Just a few times, I decided to write on the Talk page, provide information, and others can add it or not, as they see fit. The Uncle Sam page, for example, was and is terrible. It states that "Uncle Sam" is in the "Yankee Doodle" lyrics in 1775, but this is not true. The recent discovery of an "Uncle Sam" in 1810 put a final nail in the War of 1812 Samuel Wilson origin. That was finally added, but the entry is still poorly written and doesn't have the recent work of War of 1812 scholar Donald Hickey and the New York Times article that was published this month. My website absolutely should be cited, instead of an ancient Straight Dope article, for example. But I don't write for Wikipedia.

I wrote on the "Colored People's Time" talk page with the earliest cite (my website also looks at Jewish Time), and someone added that. It was cited in print over 50 years earlier than what WIkipedia had.

Someone added my work on Marfa, and while I found the cite that proves the Jules Verne origin, I found a host of other important citations. I should be given named credit for my work, but you took my name off.

Gerald Cohen and I also wrote a book on the hot dog. The National Hot Dog & Sausage Council recognizes me as a "hot dog" scholar, and my website provides all of the relevant cites--something found nowhere else. You removed the link.

My "Great White Way" work was originally published 25 years ago in Comments on Etymology. I added it to my website in 2004. I found the first 1902 cite and the Shep Friedman credit--and I traveled to Fort Worth to visit his grave. You removed the link to Wikipedia and it now credits someone who plagiarized my work.

This all brings us to "May the Fourth be with you." I again found the earliest cites--more than one. I also found the the earliest cite for "Star Wars Day" (1994). I also provided trademark information. This is stuff Wikipedia readers should know. I haven't written for WIkipedia in 10 years, but I mentioned the new material on the Talk page--and you went ballistic on me! You even called me "sad."

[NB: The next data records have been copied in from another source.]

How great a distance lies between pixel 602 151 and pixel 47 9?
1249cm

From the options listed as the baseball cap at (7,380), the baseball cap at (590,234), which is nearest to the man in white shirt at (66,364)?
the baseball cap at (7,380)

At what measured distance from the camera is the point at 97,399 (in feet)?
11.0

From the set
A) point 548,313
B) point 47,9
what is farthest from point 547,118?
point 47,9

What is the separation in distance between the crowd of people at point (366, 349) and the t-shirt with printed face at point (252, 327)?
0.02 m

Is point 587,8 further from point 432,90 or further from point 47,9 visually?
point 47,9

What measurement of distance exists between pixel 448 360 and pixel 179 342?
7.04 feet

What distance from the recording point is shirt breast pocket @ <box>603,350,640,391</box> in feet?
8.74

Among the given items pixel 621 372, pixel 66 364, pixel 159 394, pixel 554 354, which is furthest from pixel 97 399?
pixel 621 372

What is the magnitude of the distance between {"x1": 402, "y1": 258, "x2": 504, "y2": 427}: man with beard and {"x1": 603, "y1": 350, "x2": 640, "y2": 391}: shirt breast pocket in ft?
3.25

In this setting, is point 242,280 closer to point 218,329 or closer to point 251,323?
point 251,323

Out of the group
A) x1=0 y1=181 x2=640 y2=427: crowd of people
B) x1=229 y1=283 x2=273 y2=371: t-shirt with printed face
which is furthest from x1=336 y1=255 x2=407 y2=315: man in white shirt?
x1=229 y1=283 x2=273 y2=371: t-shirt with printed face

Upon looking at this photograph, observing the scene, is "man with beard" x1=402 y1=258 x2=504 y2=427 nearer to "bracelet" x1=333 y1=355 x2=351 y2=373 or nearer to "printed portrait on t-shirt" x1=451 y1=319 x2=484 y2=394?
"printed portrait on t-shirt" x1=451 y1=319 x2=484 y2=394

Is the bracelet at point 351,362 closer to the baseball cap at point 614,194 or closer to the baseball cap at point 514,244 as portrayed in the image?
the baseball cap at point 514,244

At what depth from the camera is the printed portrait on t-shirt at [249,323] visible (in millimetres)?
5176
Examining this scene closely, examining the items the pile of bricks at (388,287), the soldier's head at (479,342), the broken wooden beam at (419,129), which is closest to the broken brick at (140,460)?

I make no money. I have Crohn's Disease. I give away my work for free. I am friends with/a contributor to the OED, Dictionary of American Regional English, Historical Dictionary of Slang, Yale Book of Quotations, Quote Investigator, Word Spy, World Wide Words, Word Origins, Word Detective, A Way with Words, American Dialect Society, American Name Society, and more. I have a lot of wonderful stuff to add to Wikipedia on hundreds of entries. I don't deserve this.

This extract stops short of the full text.